This post talks about my experience of building a small scale ETL with Pandas. It also offers some hands-on tips that may help you build ETLs with Pandas.
Background: Recently, I was tasked with importing multiple data dumps into our database. The data dumps came from different source, e.g., clients, web. We were lucky that all of our dumps were small, with the largest were under 20 GB. Also, the data sources were updated quarterly, or montly at most, so the ETL doesn’t have to be real time, as long as it could re-run.
SQL vs. Pandas
For simple transformations, like one-to-one column mappings, caculating extra columns, SQL is good enough.
However, for more complex tasks, e.g., row deduplication, splitting a row into multiple tables, creating new aggregate columns with on custom group-by logic, implementing these in SQL can lead to long queries, which could be hard to read or maintain.
There are discussions about building ETLs with SQL vs. Python/Pandas. The major complaints against Pandas are performance:
Python and Pandas are great for many use cases, but Pandas becomes an issue when the datasets get large because it’s grossly inefficient with RAM.
In our case, since the data dumps are not real-time, and small enough to run locally, simplicity is something we want to optimize for.
Our reasoning goes like this: Since part of our tech stack is built with Python, and we are familiar with the language, using Pandas to write ETLs is just a natural choice besides SQL.
Writing ETL in a high level language like Python means we can use the operative programming styles to manipulate data.
Useful Pandas functions
Most of my ETL code revolve around using the following functions:
df[df['column'] != value]: filtering
apply: transform, or adding new column
merge: SQL like inner, left, or right join
drop_na are nice abstractions and save tens of SQL statements.
fillna is a typical step that to manipulate the data array.
One thing that I need to wrap my head around is filtering.

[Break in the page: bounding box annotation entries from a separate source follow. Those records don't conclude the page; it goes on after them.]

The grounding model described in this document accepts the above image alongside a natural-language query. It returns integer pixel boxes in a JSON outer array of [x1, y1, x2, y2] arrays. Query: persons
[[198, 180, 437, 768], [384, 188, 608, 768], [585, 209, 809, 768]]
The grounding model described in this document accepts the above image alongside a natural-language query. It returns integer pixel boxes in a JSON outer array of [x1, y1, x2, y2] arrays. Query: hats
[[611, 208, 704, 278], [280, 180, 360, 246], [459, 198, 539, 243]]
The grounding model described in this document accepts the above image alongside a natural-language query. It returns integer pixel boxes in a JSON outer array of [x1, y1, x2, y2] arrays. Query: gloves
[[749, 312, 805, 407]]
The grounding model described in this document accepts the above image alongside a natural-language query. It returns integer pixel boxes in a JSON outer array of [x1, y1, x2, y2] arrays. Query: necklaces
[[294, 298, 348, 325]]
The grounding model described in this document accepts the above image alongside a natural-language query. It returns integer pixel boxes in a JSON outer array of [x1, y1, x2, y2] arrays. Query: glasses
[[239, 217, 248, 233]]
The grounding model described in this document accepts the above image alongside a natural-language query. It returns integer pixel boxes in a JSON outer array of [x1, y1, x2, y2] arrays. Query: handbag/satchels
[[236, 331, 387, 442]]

Writing
df[df['column'] != value]
was a bit awkward at first. This has to do with Python and the way it overrides operators like
. I haven’t peeked into Pandas implementation, but I imagine the class structure and the logic needed to implement the
Pandas + Jupyter Notebook
Data processing is often exploratory at first. This is especially true for unfamiliar data dumps. We need to see the shape / columns / count / frequencies of the data, and write our next line of code based on our previous output. So the process is iterative.
One tool that Python / Pandas comes in handy is Jupyter Notebook. It’s like a Python shell, where we write code, execute, and check the output right away. However, it offers a enhanced, modern web UI that makes data exploration more smooth.
Also, for processing data, if we start from a
etl.py file instead of a notebook, we will need to run the entire
etl.py many times because of a bug or typo in the code, which could be slow.
In Jupyter notebook, processing results are kept in memory, so if any section needs fixes, we simply change a line in that seciton, and re-run it again. There is no need to re-run the whole notebook (Note: to be able to do so, we need good conventions, like no reused variable names, see my discussion below about conventions).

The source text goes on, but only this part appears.